[Brano estratto]
LA SANTITÀ COME UN CAMMINO
Mi accingo a fare come il montaggio di un film per la
conclusione di questi due giorni, insieme di tasselli montati ad arte. Quello
del santo è un cammino di Grazia, Lascia che la grazia del tuo Battesimo
fruttifichi in un cammino di santità, dice il Papa al n° 15
dell'Esortazione, citando altrove anche san Francesco e san Bonaventura, e
questo cammino è come un film o come un'istallazione di arte contemporanea. Un
film mistico dedicato a un viaggio, come il To
The Wonder di Terrence Malick.
Gli occhi del santo
Il santo deve camminare e deve avere innanzitutto
occhi capaci di cogliere i segni sparsi dinanzi a lui, dalla creazione in poi.
Secondo il disegno di Dio, il creato stesso è un sacramento. Nel suo Itinerarium, san Bonaventura indica il
libro scritto da fuori, appunto il creato, da inziare a leggere, per poi
leggere il libro scritto da dentro che è l’anima con il suo desiderio, e infine
il libro scritto da dentro e da fuori, cioè Cristo Crocifisso in cui ci si
rivela la Trinità. Nel Canto notturno di
un pastore errante per l’Asia, Giacomo Leopardi fa dire al pastore che è il
suo alter ego: «E quando miro in cielo arder le stelle; / dico fra me
pensando: / a che tante facelle? / Che fa l'aria infinita, e quel profondo / infinito
seren? che vuol dir questa / solitudine immensa? ed io che sono?”». La
domanda primordiale che incomincia il cammino della ricerca di Dio, scaturisce
dallo sguardo pieno di meraviglia sul creato. Nella Napoli, ove Leopardi è
vissuto, nel Presepe c'è un personaggio essenziale che è l'Incantato, un
pastore con gli occhi stupefatti rivolti al cielo. Così, chi cammina nella
santità deve avere occhi incantati e il cuore colmo, anzi ardente di desiderio
di Dio. Lo esprime in modo paradigmatico sant’Agostino nelle prime righe delle Confessioni: «Fecisti nos ad Te, et
inquietum est cor nostrum, donec requiescat in Te». Il desiderio è il segno
più autentico inscritto nel nostro cuore del nostro essere chiamati all’unione
con Dio. Con riferimento al profeta Daniele, Tommaso da Celano biografo di
Francesco d’Assisi, definsice il santo vir desideriorum. Un desiderio
ardente dovrebbe essere un imprescindibile criterio di discernimento verso coloro
che si sentono chiamati alla vita consavcrata. “Non ci ardeva forse il cuore
nel petto mentre conversava con noi lungo il cammino, quando ci spiegava le
Scritture?” (Lc 24,32). Questo
ardore è ciò che muove il santo nel suo cammino.
[/Brano estratto]
● **Consegna**: Modifica il brano sulla santità come cammino: riscrivilo a partire dalle parole "LA SANTITÀ COME" fino a "creazione in poi." incluso, mettendo "documentario" al posto di "film".
[Dati riportati]
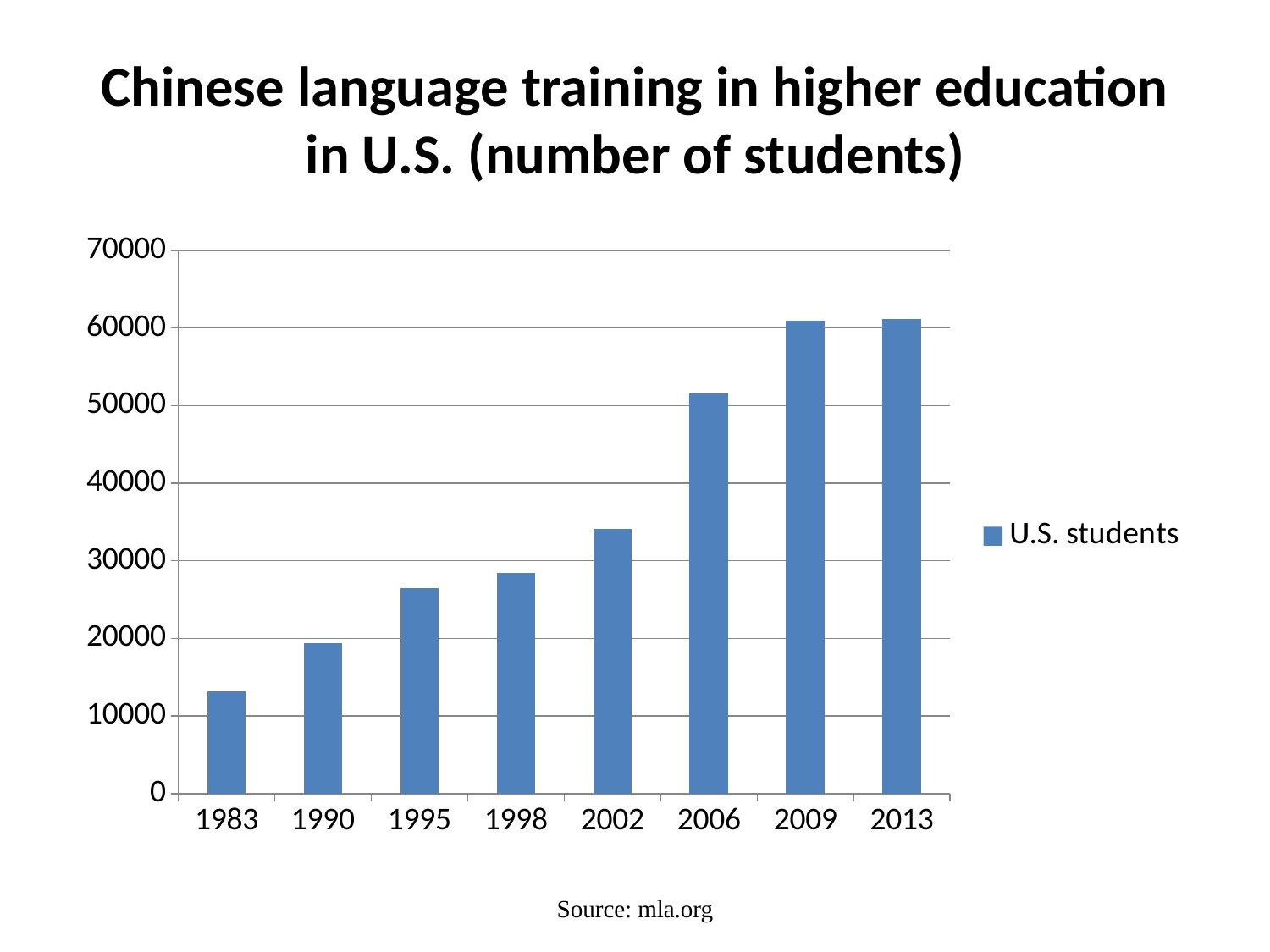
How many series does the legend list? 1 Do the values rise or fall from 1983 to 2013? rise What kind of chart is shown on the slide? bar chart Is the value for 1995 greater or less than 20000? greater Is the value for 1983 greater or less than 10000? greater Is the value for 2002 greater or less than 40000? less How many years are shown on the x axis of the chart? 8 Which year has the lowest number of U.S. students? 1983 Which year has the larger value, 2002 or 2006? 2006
[/Dati riportati]
● **La tua risposta**:
LA SANTITÀ COME UN CAMMINO
Mi accingo a fare come il montaggio di un documentario per la
conclusione di questi due giorni, insieme di tasselli montati ad arte. Quello
del santo è un cammino di Grazia, Lascia che la grazia del tuo Battesimo
fruttifichi in un cammino di santità, dice il Papa al n° 15
dell'Esortazione, citando altrove anche san Francesco e san Bonaventura, e
questo cammino è come un documentario o come un'istallazione di arte contemporanea. Un
documentario mistico dedicato a un viaggio, come il To
The Wonder di Terrence Malick.
Gli occhi del santo
Il santo deve camminare e deve avere innanzitutto
occhi capaci di cogliere i segni sparsi dinanzi a lui, dalla creazione in poi.